En Barrovientos no se subió nadie. El metro
salía siempre con prisas de esa parada, cogía dos curvas seguidas y los
pasajeros no se movían para no caerse. En la siguiente, en Tapias, comenzaba el
ritual del tipo bajito y con jersey azul. Ayer me tocó a mí. Se aferró con
fuerza a la misma barra vertical que yo, poniendo cara de esfuerzo y seguridad
en el agarre. Después comenzó su charla sobre fútbol, que cambió con rapidez al
ver que yo no entendía nada. Me dio la espalda aprovechando un acelerón y su
mano derecha entró como una lagartija en el bolsillo inferior de mi bolsa. Allí
había pañuelos y un bolígrafo, que se quedó en su pantalón con una velocidad de
vértigo. Era un prolegómeno, me dije, una presentación de credenciales. Era
bueno.
En lugar de profundizar en el resto de los
bolsillos, cambió de objetivo y una cartera de mano voló a su bolsillo con vida
propia desde el gabán de un ejecutivo que enviaba órdenes gritonas por un
móvil, para que se cumplieran antes de que él llegara. Entonces el metro se
detuvo en Plaza Rovira, la que llamamos del aluvión. Los vagones se llenan
durante cuatro estaciones y no se baja casi nadie hasta la terminal, la de
Casablanca. Es en ese trayecto donde el del jersey azul desarrolla su
virtuosismo. Mientras los demás viajeros nos aferramos a cualquier asidero, él
parece flotar ingrávido como Fred Astaire, y alguna que otra vez pide disculpas
por agarrarse levemente a algún viajero. Lo que le hace un genio es que mete la
mano en el bolsillo del que está cerca del que le sujeta. Ahí radica su
originalidad.
En Casablanca, el tipo se escurrió entre el
alud de viajeros y bajó mucho antes que yo.
Parecía ágil, seguro que correría mucho más si
intentaba perseguirle.
Cuando me miró por la ventanilla desde el andén,
empezó a sonreír y metió su mano en el bolsillo de su camisa.

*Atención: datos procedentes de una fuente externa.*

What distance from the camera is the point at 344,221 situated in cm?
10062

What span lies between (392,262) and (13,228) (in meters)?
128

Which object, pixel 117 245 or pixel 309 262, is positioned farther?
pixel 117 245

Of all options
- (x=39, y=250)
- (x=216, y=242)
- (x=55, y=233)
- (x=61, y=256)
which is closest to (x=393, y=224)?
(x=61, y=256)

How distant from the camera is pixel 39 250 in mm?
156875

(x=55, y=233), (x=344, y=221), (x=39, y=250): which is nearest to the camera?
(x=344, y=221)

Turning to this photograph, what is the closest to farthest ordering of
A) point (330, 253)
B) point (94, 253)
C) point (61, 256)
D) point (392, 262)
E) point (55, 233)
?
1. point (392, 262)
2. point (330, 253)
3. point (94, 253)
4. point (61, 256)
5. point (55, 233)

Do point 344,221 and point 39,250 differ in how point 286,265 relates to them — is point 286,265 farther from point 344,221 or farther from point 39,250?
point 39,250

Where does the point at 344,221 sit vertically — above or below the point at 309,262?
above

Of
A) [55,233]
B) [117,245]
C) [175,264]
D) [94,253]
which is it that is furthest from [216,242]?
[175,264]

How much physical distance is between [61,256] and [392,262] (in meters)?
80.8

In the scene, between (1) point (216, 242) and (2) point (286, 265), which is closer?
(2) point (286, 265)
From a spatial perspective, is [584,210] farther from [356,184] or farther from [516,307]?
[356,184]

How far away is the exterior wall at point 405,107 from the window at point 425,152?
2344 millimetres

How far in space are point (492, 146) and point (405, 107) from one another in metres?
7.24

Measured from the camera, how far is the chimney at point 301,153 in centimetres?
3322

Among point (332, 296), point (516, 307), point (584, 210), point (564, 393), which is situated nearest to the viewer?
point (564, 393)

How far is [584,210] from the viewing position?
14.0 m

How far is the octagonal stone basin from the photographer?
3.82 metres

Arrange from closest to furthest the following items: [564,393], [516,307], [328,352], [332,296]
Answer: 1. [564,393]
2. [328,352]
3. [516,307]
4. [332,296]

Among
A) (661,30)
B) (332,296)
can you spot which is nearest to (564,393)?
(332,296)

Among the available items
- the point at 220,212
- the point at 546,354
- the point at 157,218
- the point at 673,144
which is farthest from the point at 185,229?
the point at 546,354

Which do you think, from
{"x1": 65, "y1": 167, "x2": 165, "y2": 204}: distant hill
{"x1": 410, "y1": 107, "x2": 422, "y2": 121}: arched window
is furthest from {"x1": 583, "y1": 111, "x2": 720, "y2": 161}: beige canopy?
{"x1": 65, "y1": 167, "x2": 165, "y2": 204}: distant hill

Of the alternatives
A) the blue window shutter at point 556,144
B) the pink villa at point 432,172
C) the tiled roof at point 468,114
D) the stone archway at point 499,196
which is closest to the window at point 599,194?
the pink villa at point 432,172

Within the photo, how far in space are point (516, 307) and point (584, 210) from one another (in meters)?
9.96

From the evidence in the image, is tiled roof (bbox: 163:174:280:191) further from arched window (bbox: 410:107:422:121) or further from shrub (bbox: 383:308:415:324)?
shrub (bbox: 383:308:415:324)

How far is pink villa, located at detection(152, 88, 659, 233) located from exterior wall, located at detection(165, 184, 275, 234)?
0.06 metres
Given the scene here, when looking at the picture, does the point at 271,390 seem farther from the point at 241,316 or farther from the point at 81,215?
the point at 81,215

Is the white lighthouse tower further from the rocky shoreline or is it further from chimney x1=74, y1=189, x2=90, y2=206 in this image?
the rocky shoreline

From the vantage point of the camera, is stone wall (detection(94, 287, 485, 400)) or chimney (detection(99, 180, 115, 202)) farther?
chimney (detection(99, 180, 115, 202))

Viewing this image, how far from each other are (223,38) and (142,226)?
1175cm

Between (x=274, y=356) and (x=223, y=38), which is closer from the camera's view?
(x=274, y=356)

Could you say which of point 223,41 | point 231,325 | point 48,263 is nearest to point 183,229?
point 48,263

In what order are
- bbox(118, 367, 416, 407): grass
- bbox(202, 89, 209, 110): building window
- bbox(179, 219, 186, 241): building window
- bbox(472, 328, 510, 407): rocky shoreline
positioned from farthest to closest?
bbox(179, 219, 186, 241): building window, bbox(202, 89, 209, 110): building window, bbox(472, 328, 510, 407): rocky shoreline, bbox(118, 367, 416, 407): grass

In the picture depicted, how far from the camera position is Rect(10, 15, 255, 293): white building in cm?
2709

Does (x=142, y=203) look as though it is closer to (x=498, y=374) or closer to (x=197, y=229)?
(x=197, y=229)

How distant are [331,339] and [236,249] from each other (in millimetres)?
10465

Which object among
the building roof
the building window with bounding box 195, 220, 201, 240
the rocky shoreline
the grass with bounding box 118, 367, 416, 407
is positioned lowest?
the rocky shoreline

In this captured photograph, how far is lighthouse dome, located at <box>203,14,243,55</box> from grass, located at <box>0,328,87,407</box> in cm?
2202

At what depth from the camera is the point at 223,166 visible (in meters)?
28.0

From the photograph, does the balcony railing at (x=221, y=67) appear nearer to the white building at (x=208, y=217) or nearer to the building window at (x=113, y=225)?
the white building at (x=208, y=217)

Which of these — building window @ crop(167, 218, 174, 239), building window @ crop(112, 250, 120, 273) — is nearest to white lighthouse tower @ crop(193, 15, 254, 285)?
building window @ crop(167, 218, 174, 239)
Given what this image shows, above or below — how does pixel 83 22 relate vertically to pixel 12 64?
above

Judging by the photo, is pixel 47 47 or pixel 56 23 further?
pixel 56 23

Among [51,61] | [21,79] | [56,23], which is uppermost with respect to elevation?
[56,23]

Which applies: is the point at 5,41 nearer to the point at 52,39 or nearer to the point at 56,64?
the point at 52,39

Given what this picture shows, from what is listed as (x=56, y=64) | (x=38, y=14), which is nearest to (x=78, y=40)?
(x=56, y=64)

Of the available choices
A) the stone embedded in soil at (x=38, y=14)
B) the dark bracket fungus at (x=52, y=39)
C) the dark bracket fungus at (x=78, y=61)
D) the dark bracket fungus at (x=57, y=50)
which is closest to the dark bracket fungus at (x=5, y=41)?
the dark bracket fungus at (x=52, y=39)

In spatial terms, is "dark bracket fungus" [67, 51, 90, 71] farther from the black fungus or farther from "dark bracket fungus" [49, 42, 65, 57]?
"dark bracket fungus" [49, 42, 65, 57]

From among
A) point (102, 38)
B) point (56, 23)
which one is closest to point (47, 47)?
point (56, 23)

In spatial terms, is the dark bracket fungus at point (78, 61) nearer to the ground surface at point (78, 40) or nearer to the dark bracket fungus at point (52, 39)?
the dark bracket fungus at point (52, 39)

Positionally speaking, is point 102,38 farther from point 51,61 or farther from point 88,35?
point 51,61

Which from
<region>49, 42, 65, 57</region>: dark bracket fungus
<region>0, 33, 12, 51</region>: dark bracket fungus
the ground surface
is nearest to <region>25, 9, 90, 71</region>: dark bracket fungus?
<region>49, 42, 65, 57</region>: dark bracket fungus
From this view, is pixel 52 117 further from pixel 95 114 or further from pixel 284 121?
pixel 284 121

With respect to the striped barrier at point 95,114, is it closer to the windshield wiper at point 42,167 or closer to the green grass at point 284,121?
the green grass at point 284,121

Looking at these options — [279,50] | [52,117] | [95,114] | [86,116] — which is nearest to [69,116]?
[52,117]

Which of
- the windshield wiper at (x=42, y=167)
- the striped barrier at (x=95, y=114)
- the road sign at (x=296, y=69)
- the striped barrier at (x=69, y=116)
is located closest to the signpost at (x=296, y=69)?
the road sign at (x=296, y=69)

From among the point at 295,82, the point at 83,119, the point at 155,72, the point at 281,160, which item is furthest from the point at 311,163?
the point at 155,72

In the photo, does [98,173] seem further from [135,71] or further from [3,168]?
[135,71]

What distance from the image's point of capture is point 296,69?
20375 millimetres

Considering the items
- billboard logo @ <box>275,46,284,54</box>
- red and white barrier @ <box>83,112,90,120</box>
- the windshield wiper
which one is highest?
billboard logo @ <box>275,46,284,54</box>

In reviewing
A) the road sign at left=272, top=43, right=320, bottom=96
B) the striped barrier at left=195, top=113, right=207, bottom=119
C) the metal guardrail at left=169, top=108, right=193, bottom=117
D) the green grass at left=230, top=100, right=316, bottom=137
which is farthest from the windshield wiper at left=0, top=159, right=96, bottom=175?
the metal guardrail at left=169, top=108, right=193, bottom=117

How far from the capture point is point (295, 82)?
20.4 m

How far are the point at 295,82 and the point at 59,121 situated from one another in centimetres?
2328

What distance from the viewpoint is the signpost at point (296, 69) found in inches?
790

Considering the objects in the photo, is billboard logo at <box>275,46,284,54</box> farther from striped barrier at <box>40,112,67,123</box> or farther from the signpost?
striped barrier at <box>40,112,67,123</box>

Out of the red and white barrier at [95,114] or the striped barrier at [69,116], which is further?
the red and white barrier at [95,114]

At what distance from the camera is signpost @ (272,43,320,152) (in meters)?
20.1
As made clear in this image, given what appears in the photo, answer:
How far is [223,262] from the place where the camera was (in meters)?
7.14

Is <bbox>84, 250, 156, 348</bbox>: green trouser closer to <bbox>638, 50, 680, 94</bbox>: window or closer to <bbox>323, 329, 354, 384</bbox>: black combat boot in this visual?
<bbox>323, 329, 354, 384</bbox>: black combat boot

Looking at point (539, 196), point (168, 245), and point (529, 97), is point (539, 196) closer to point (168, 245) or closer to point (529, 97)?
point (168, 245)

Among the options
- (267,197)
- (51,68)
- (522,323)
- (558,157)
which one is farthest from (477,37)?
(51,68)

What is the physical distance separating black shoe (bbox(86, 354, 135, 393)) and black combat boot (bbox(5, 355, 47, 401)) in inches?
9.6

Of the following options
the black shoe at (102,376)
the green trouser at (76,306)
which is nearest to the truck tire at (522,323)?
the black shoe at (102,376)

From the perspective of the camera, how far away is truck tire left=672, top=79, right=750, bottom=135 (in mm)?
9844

Al mismo tiempo, cogí su cartera y la del
ejecutivo y las apreté abiertas contra el cristal, sonriéndole yo también. Sacó
su mano del bolsillo y, al pegarla, manchó por fuera de tinta azul el cristal,
del mismo color de su jersey, debido al bolígrafo roto que había sacado de mi
bolsa.
Sin más, me aplaudió y se dio la vuelta.
Por si acaso, me bajé dos paradas más de
Casablanca y caminé hasta mi trabajo en la comisaría de Arriola.
En la ventanilla de objetos perdidos, cuando
abrí, él estaba el primero de la cola para firmar el recibí de su cartera. Le di un bolígrafo nuevo y se lo guardó. No
miró el contenido y se fue, supongo, hasta la parada de metro más cercana.
3 comentarios:
Qué bueno, el juego con el carterista que se quedó sin cartera. Ese poli promete, pero ¿por qué le devuelve su cartera?
Pues diría yo que cada uno conoce mucho del mundo del otro y acepta el juego. De todos modos, el carteristas no deja de ser alguien que ha ¿perdido? algo y lo reclama. Por ahí tienen que ir los tiros.
Besos.
Gracias por la aclaración. Pensaré en ello.